From an ethical and political standpoint, the mere debate over whether the attack was a “stroke of genius” highlights a profound dehumanization of the Lebanese victims. This discourse overlooks decades of occupation, murder, torture, and mutilation perpetrated by Israel.
As Jasbir Puar explores in her seminal book The Right to Maim, mutilation can be a fate worse than death. Puar examines how "debilitation"—distinct from disability, which she views as an identity—is deliberately inflicted upon marginalized populations. Debilitation, or sometimes the slow death of these individuals, serves as a means to dispose of a population marked as "Other," dehumanized to the extent that inflicted harm is seen as a "natural" byproduct. As Puar notes, the dehumanization is so extreme that “[i]t is as if withholding death—refusing to let or make die—becomes an act of dehumanization [in itself]: Palestinians are not even human enough to die.”
This analysis also has a material dimension. If roads are impassable due to rubble, if healthcare systems are collapsing due to constant attacks, if the population faces starvation, lacks public hygiene, and is deprived of painkillers, anesthetics, and dressings, they will be thoroughly debilitated, even if there are no immediate physical or mental injuries.
Lena Obermaier, analyzing the situation in Palestine through Puar’s framework, explains that violence against the Palestinian (or Lebanese) population essentially functions as a form of advertisement for new Israeli military technology, which sees a boost in sales during and after conflict escalations.

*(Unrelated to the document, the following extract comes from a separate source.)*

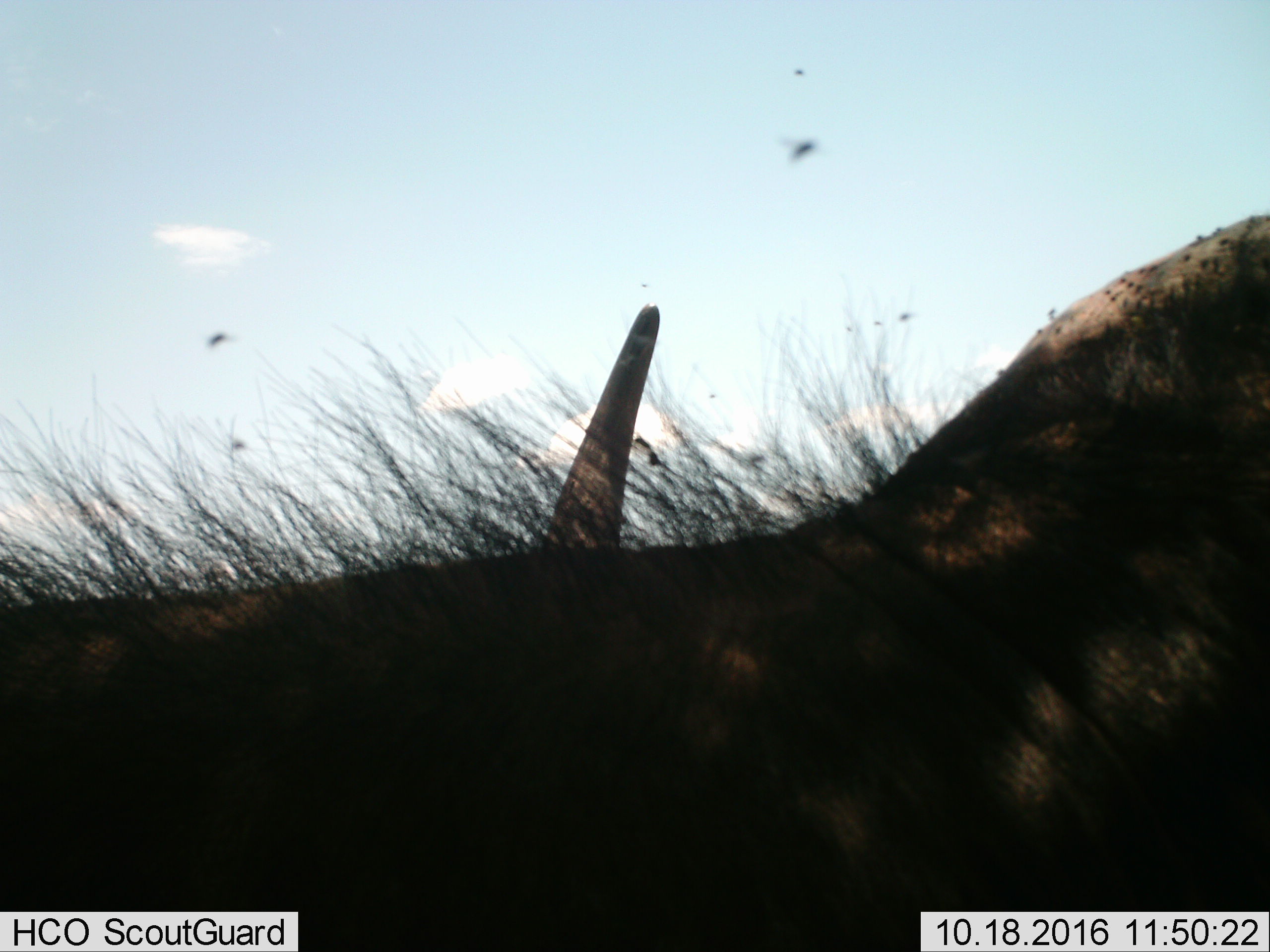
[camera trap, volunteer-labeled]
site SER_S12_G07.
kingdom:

Obermaier also discusses the "broken bones" policy implemented by Israel during the First Intifada under then-Defense Minister Yitzhak Rabin. Palestinian Wael Joudeh described it as: “They beat us with all their energy. They not only wanted to break our bones and inflict physical pain, they also wanted to humiliate us and shatter our spirit.” The same article recounts the story of Khadija Abu Shreifa, who defended herself against an Israeli soldier sexually harassing young Palestinian girls at a protest. As a result, she was beaten and shot at close range in the shoulder and foot, leaving her permanently debilitated.
This analysis frames the recent large-scale attack in Lebanon by Israel. Just as in Palestine, all civilians are marked as complicit and are no longer considered "innocent." They are all seen as militant resistance against Israel. Therefore, the right to mutilate is employed to suppress any resistance to Israeli settler colonialism and its ethnic cleansing agenda.